The Energy Information Administration (EIA) reported a 98 Bcf injection into storage facilities for the week ending Oct. 4, falling well within the wide range of expectations.
The reported injection was several Bcf above last year’s 91 Bcf as well as the five-year average of 89 Bcf, according to EIA.
“This is probably the most straightforward, no surprise report we’ve had in a while,” said Enelyst managing director Het Shah.
Natural gas futures action reflected that sentiment, moving only slightly lower after the print hit the screen. The November Nymex contract was trading about 2.5 cents higher day/day at $2.260 in the minutes leading up to the 10:30 a.m. ET report, but then slipped to $2.252, up 1.8 cents, immediately after the release. By 11 a.m., the prompt month was barely holding in positive territory, trading only fractionally higher at $2.238 after briefly dipping into the red.

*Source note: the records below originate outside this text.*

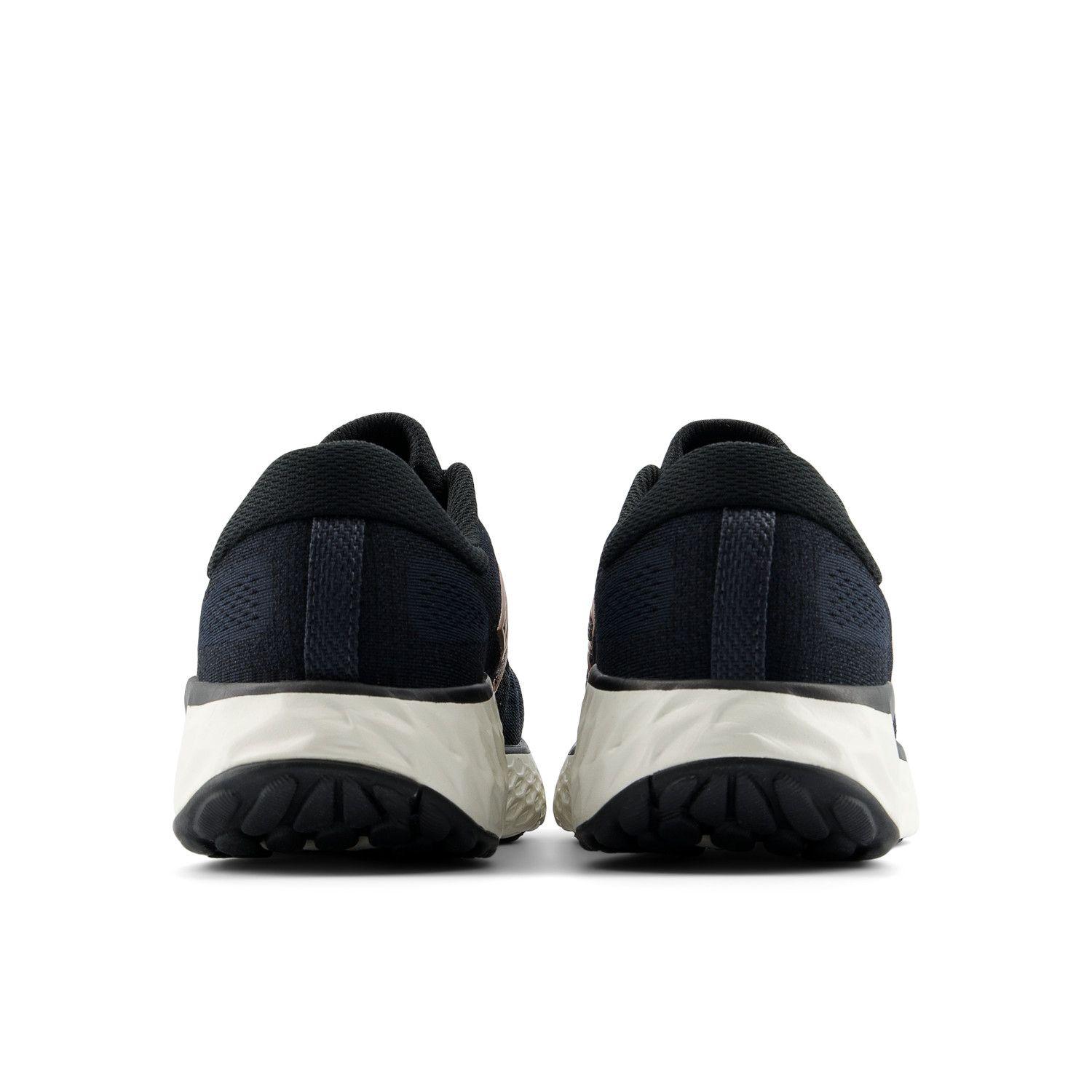 Zapatillas Running Mujer New Balance Evoz v4 Negra-4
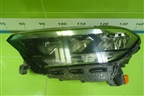 Фара левая (Led) (6N5941005A) для Volkswagen Polo с 2020г (Поло)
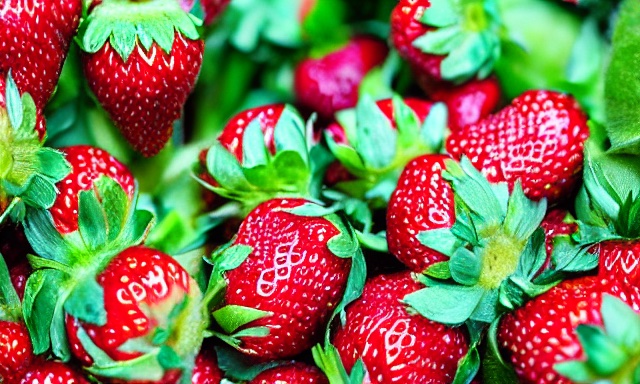strawberry-allergy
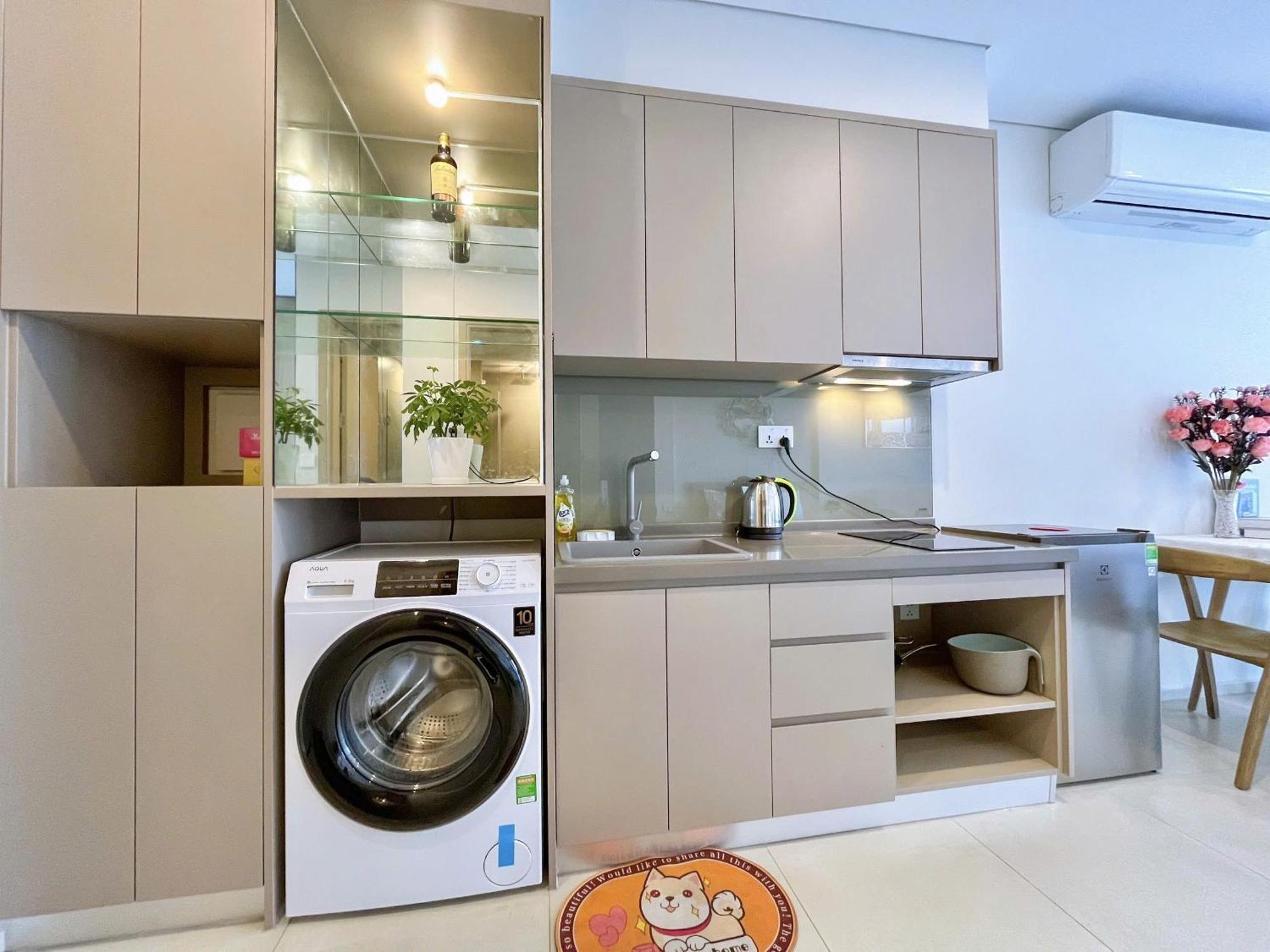 Zozo House - Homestay Bai Sau Vũng Tàu Phòng bức ảnh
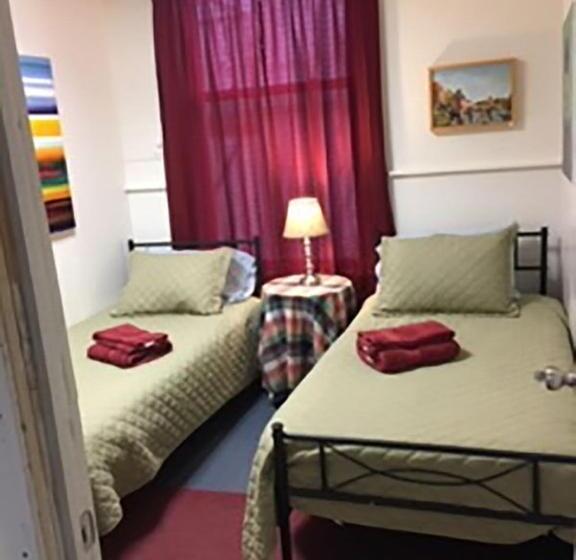 Номер Basic, Art Gallery Hostel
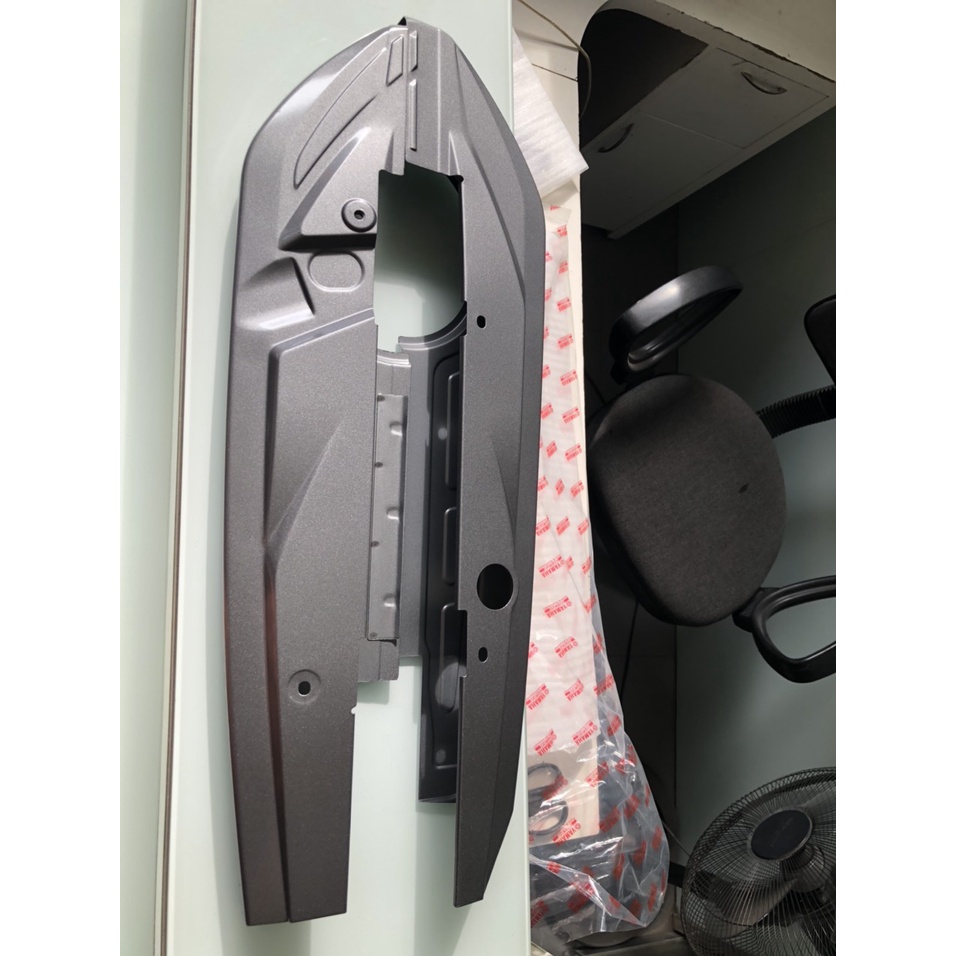 [YAMAHA] HỘP XÍCH TAURUT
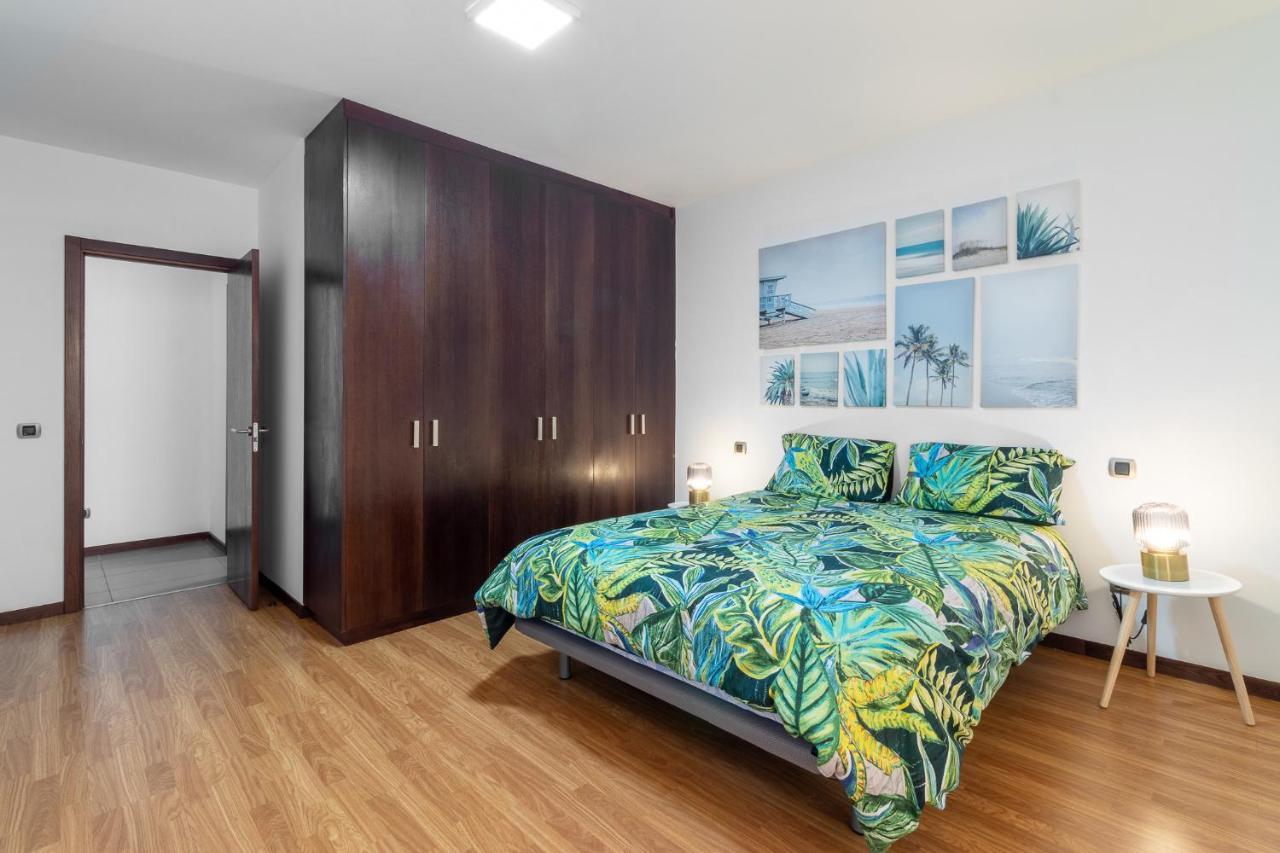 Flatguest Tabaiba 1 Apartment Las Palmas de Gran Canaria Exterior photo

Broken down by region, the Midwest added 36 Bcf into storage stocks, while 28 Bcf was injected into East facilities, according to EIA. South Central inventories rose by 25 Bcf, including 16 Bcf into nonsalt facilities and 9 Bcf into salts.
Shah noted that salt inventories continue to sit below the five-year average of 278 Bcf, “but overall, South Central storage levels look quite healthy going into the winter.”
Total working gas in storage rose to 3,415 Bcf, which puts inventories at a 472 Bcf surplus over last year and just 9 Bcf below the five-year average, according to EIA.
“Overall levels at 3,415 Bcf -- that’s where the market expected we’d end up on Oct. 31 at the beginning of this summer. We hit that by week ending Oct. 4,” Shah said.
The rapid refill of storage inventories following a prolonged 2018-19 winter that left stocks at steep deficits to historical levels continues to astound market observers.
Bespoke Weather Services chief meteorologist Brian Lovern pointed to the epic heat that enveloped much of the United States from July through September, not to mention multi-year price lows. “And yet end-of-season estimates have risen 150-200 Bcf since late June despite all of that.”
Shah agreed that many factors shook the market this summer, but “production took the prize.”